Copy out exactly the lines from the one with "Gyarados Card Front" through the last line of the listing below, both included, but none of the pictures.

§ **Source material**

= Beginning of Section =

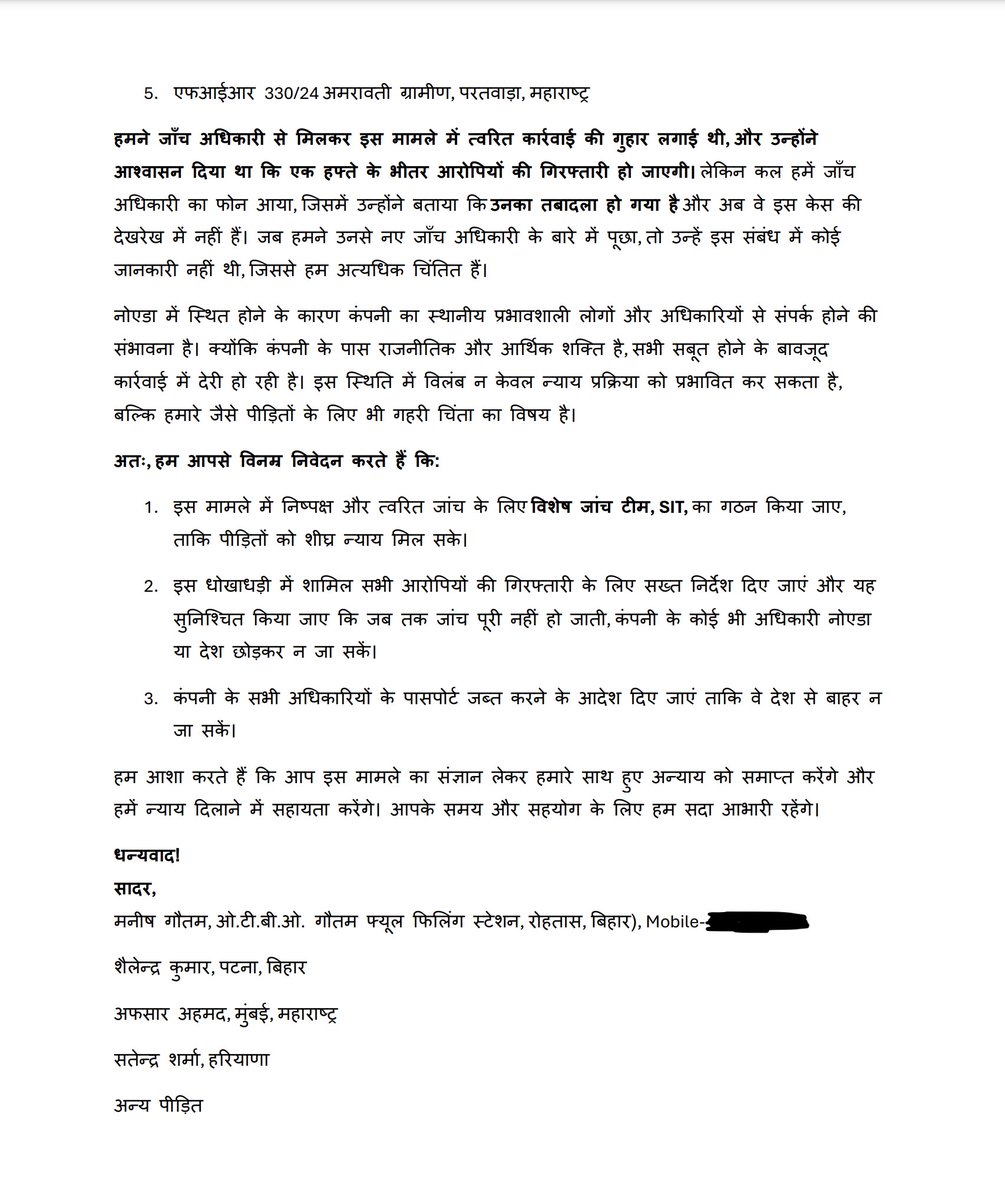 manis_gautam's tweet photo. 🚨 Very Urgent: @myogiadityanath जी, नोएडा स्थित @NexgenEnergia द्वारा सैकड़ों लोगों से करोड़ों की धोखाधड़ी की जा रही है। सभी साक्ष्य और FIR (413/2024, PS सेक्टर 63) के बावजूद अब तक कोई कार्रवाई नहीं हुई। कंपनी साक्ष्य मिटा रही है और पीड़ित न्याय के लिए भटक रहे हैं। कृपया इस गंभीर मामले में तत्काल हस्तक्षेप करें। 🙏 #JusticeForVictims #NexgenEnergia @dgpup @CMOfficeUP @Uppolice @acbiayodhya @CP_Noida @DCPCentralNoida @noidapolice @ZeeNewsCrime @DelhiNCRNewsLiv @DelhiNCRNews @News1IndiaTweet @KapiltyagiIND @NiwanTimesInd @navsekera @AmitPrakashRep @yadavakhilesh @RahulGandhi @INCIndia @Inc_noida @GreaterNoidaINC @INCUttarPradesh @Jairam_Ramesh @ravimathur0012 @PurshottamINC @INCbudhnagar @MediaCellSP @htdelhi
@NoidaNewsIndia @NOIDANEWS4 @Zeeshan70113272 @PoliticalKida @HardeepSPuri @OfficeOfNG @TOINoida @OfficialGNIDA @cmogbnr @bjp4gbnagar @dr_maheshsharma @PankajSinghBJP @PIBHomeAffairs @AmitShah @narendramodi @AmarUjalaNews @tricitytoday @BHARATsamachar @bstvlive @NavbharatTimes @RoshanKrRaii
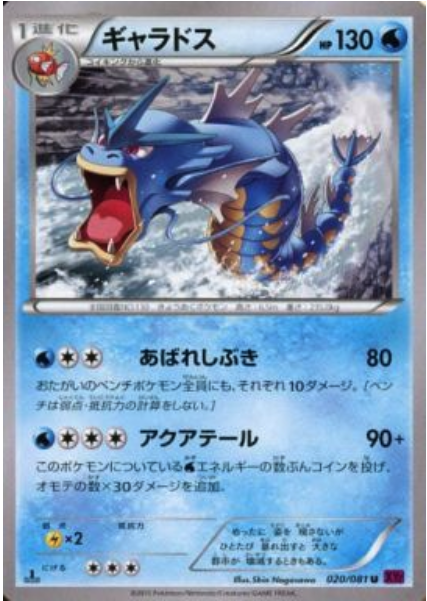 Gyarados Card Front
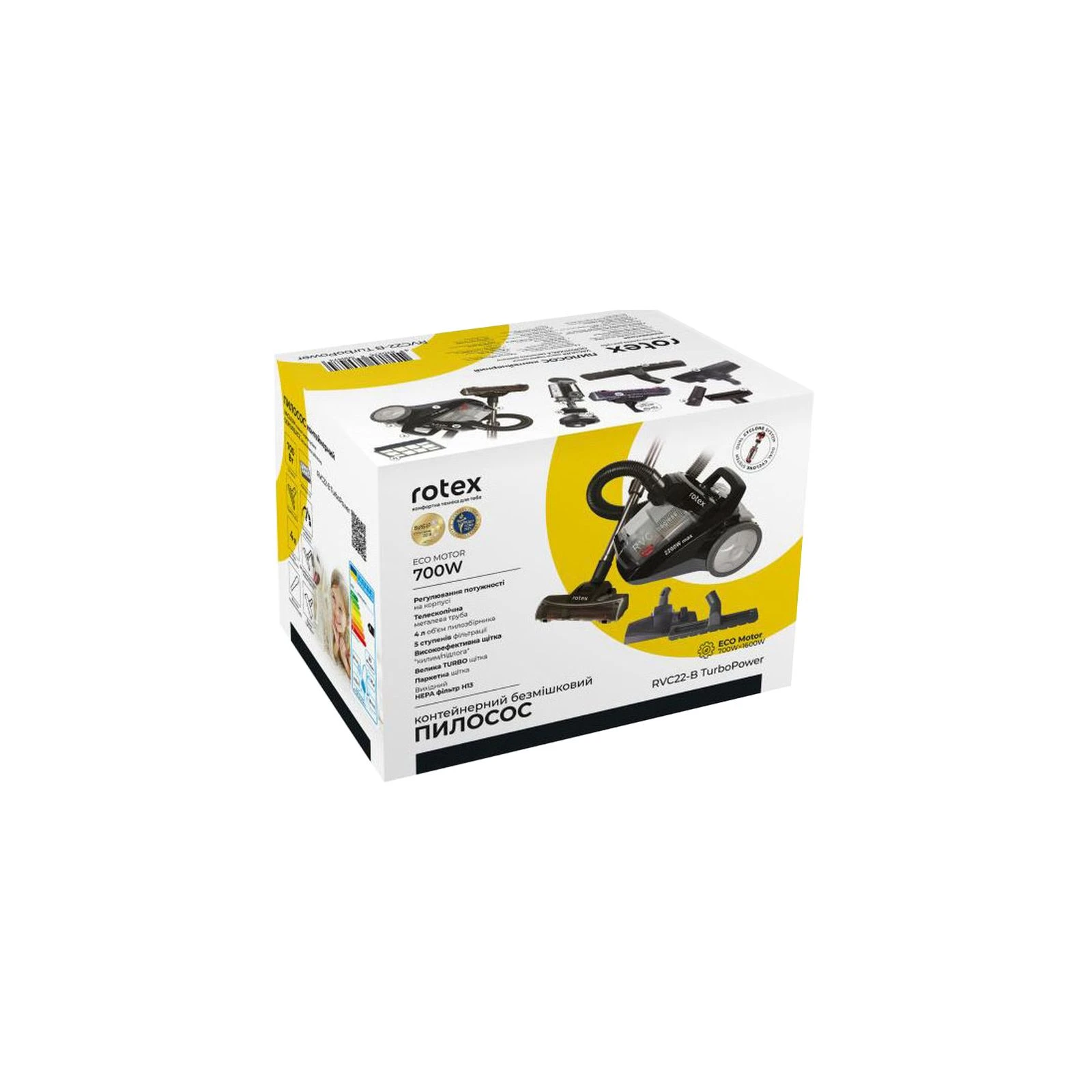 Rotex RVC22-B TurboPower (UA) Тип пилососу: класичний; Тип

= End of Section =

§ **Exercise response**
 Gyarados Card Front
 Rotex RVC22-B TurboPower (UA) Тип пилососу: класичний; Тип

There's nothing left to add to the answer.